Por ejemplo, si usted es un defensor acérrimo de la comida vegetariana, no lo hace porque haya llegado libremente a esa determinación sino simplemente porque fue sutilmente inducido a tener esa actitud contraria a los que comen carne.

En otras palabras, la naturaleza se vale de fenómenos de atracción y rechazo para mantenerse en movimiento perpetuo, incluyéndonos como unos cuerpos físicos más, juntos con el resto de los seres vivos y los objetos.

El sistema financiero se vale de este fenómeno en tanto sabe que la mitad de sus clientes tendrán una actitud opuesta a la otra mitad, simplemente porque la naturaleza nos induce a estar en dos bandos opuestos.

Una parte del dinero que el banco recibe de sus depositantes, lo presta confiando en que no vendrán a retirarlo antes de que se lo devuelvan.

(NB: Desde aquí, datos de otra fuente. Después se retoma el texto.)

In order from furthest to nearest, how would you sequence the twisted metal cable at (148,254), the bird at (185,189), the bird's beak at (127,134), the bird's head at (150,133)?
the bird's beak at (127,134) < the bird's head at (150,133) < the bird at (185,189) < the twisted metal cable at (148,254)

No puede prestar todo lo que recibe en depósitos porque se presume que uno de los bandos (algunos depositantes) tendrá la actitud de retirarlo en cualquier momento mientras que el otro bando tendrá la actitud de dejarlo depositado.

He mencionado en el artículo titulado El huracán Walt Disney que con sus dibujos animados este creador había logrado influir en la conducta de millones de personas como si se tratara de un fenómeno climático adverso (huracán, inundación, sismo).

En el sistema financiero puede suceder que la actitud de los dos bandos de depositantes tengan la misma actitud y concurran simultáneamente a retirar sus ahorros, provocando la quiebra del banco.

El fenómeno climático adverso que produce una corrida (pánico de los ahorristas, crisis de confianza), puede ser hasta un simple rumor que ponga en duda la confiabilidad de la institución.